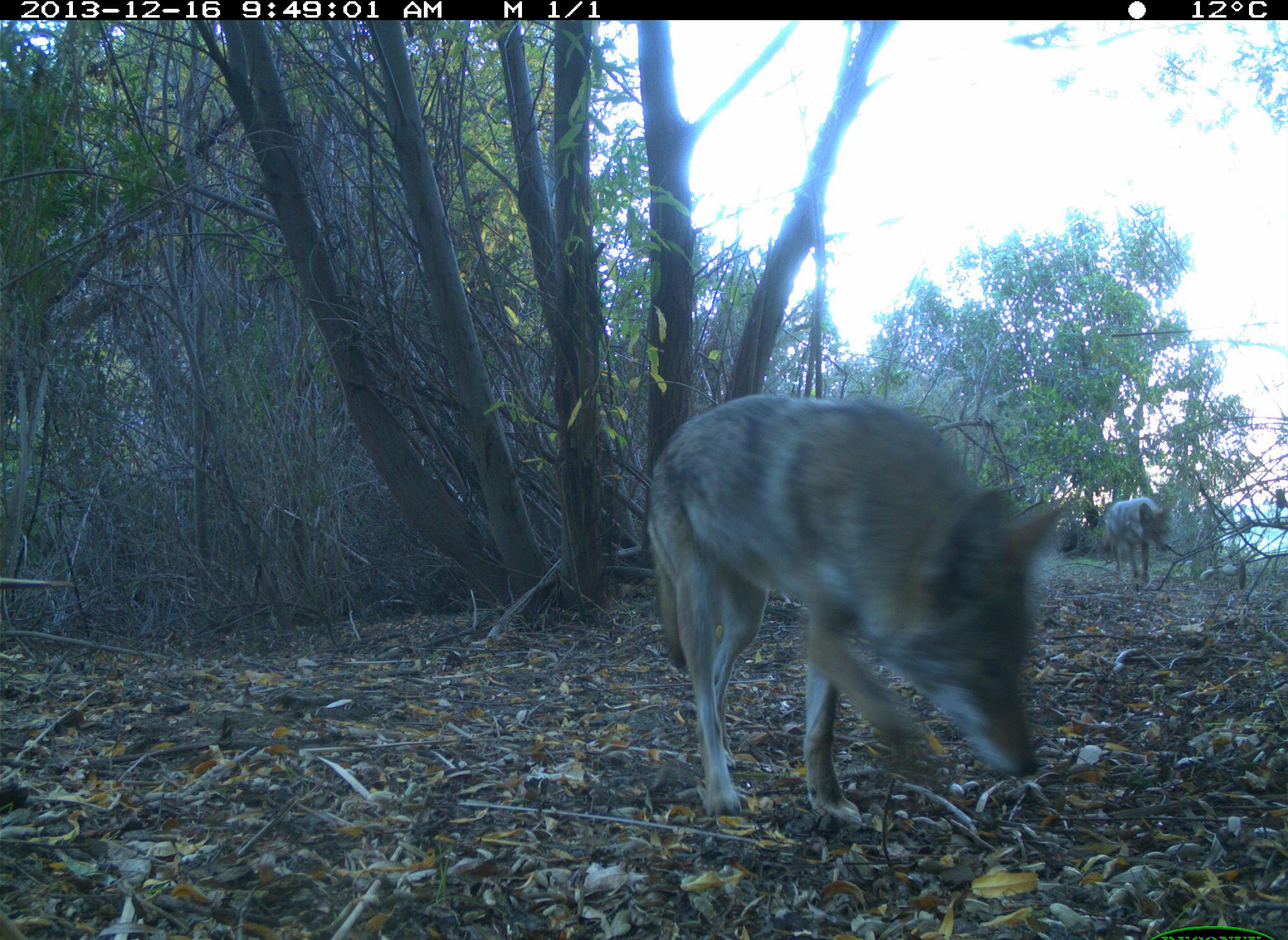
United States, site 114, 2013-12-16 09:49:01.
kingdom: Animalia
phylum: Chordata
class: Mammalia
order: Carnivora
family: Canidae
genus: Canis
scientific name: Canis latrans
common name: coyote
Coyote (Canis latrans).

========================================

◆ WHAT TO WORK ON ◆
Pictures are to be left out, while the records are copied word for word.

◆ EXERCISE OUTPUT ◆
United States, site 114, 2013-12-16 09:49:01.
kingdom: Animalia
phylum: Chordata
class: Mammalia
order: Carnivora
family: Canidae
genus: Canis
scientific name: Canis latrans
common name: coyote
Coyote (Canis latrans).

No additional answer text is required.